L’entretien professionnel, obligatoire au minimum tous les 2 ans depuis 2014 pour chaque salarié, prend tous les 6 ans la forme d’un bilan des actions de formation et de développement dont le collaborateur a bénéficié au cours des 6 années précédentes. Avec, à la clé, des pénalités financières pour les entreprises de 50 personnes ou plus, à hauteur de 3 000€, à verser sur le Compte personnel de formation (CPF) de chaque salarié dont le parcours ne remplit pas les critères légaux.
Mais les règles du jeu ont changé en cours de route : en effet, la loi « Avenir professionnel » du 5 septembre 2018 a modifié les critères à remplir.
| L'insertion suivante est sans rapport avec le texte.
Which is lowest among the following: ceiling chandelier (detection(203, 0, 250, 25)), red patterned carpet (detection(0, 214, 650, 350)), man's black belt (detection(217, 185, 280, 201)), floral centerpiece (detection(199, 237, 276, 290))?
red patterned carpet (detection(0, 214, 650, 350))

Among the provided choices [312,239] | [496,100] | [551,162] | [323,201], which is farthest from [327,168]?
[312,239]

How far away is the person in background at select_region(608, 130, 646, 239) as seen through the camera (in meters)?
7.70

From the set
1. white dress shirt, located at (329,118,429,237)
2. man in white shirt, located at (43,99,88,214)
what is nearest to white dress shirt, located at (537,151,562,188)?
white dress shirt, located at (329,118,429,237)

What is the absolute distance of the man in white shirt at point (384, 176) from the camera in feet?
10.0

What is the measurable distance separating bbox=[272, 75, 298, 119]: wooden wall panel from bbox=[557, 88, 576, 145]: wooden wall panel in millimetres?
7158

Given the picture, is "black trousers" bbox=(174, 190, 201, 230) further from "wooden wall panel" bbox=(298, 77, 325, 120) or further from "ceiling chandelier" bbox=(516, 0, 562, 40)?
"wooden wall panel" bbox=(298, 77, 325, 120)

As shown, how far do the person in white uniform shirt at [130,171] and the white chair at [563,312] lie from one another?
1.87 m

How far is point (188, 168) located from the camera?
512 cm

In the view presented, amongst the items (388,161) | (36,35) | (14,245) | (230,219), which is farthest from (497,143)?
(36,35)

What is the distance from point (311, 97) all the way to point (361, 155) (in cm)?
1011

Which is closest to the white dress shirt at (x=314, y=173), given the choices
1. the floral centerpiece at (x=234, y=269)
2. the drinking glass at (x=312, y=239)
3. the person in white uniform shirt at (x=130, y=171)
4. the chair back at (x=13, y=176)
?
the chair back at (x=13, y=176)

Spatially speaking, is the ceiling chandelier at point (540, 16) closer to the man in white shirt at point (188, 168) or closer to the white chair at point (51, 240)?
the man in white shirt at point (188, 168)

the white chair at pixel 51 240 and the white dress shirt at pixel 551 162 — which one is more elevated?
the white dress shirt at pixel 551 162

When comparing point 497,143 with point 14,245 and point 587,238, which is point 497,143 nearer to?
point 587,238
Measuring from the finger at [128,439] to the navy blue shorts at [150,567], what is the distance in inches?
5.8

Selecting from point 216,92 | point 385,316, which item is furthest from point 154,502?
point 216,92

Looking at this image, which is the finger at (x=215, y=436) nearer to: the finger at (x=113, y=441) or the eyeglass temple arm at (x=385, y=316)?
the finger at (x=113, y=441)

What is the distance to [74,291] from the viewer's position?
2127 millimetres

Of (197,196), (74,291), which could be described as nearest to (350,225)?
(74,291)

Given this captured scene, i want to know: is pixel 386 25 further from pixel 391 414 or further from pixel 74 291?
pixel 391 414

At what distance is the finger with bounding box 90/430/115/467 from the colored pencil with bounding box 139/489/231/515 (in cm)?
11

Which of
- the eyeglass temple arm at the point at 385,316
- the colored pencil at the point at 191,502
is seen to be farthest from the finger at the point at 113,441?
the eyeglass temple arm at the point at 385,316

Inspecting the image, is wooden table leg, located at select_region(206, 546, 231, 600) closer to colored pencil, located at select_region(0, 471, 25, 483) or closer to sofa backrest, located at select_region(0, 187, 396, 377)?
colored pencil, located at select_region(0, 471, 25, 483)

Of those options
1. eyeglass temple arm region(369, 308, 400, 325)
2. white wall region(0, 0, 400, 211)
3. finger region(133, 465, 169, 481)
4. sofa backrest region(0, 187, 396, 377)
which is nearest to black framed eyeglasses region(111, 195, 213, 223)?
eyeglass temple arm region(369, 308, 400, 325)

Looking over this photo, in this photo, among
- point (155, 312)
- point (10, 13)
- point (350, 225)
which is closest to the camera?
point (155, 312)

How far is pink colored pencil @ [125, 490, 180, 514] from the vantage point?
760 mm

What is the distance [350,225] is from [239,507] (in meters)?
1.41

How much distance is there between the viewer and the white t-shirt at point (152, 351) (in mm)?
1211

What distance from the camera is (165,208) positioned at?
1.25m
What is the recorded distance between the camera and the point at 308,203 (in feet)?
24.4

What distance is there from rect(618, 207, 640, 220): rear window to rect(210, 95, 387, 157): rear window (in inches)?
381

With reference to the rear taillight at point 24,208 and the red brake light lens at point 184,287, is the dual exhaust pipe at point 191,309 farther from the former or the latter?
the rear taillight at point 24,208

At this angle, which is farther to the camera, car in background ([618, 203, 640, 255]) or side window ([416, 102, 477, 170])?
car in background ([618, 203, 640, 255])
Il est toujours nécessaire d’être en mesure de justifier, pour chaque salarié, de la tenue des deux précédents entretiens professionnels.
En complément, le salarié devait auparavant cocher deux des trois cases suivantes :
Depuis la loi « Avenir professionnel », l’entretien des 6 ans s’intéresse toujours à ces trois points, mais ils ne servent plus à mesurer si l’employeur est « dans les clous » ou non. A la place, la loi prévoit désormais un critère unique : avoir suivi une formation non-obligatoire.
Ce changement pose un problème de taille : des entreprises qui se croyaient en conformité se retrouvent en risque de devoir payer des pénalités. Dans l’ancien système, en effet, un salarié pouvait remplir les critères sans avoir reçu la moindre formation (en « cochant » certification + augmentation, par exemple), ou en ayant reçu une formation obligatoire. Les départements RH devront donc réviser leur copie : pour éviter la pénalité, désormais, tous les salariés devront avoir suivi une formation non-obligatoire.
L’ordonnance donne cependant un répit aux entreprises jusqu’au 31 décembre 2020 : jusqu’à cette date, en effet, les employeurs pourront choisir entre les deux systèmes, entre les anciens critères le le nouveau. Pour les salariés dont l’entretien des 6 ans tombe cette année, le problème ne se posera donc pas.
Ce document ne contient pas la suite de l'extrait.